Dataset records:

——————————

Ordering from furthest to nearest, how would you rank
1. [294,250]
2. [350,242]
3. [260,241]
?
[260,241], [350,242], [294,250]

——————————

- _TASK DIRECTIONS_
Reproduce every line of the material above, requests included, and shift each coordinate in the answers by -74, leaving the coordinates in the requests unchanged.

- _SOLUTION FOR THIS PROBLEM_
Ordering from furthest to nearest, how would you rank
1. [294,250]
2. [350,242]
3. [260,241]
?
[186,167], [276,168], [220,176]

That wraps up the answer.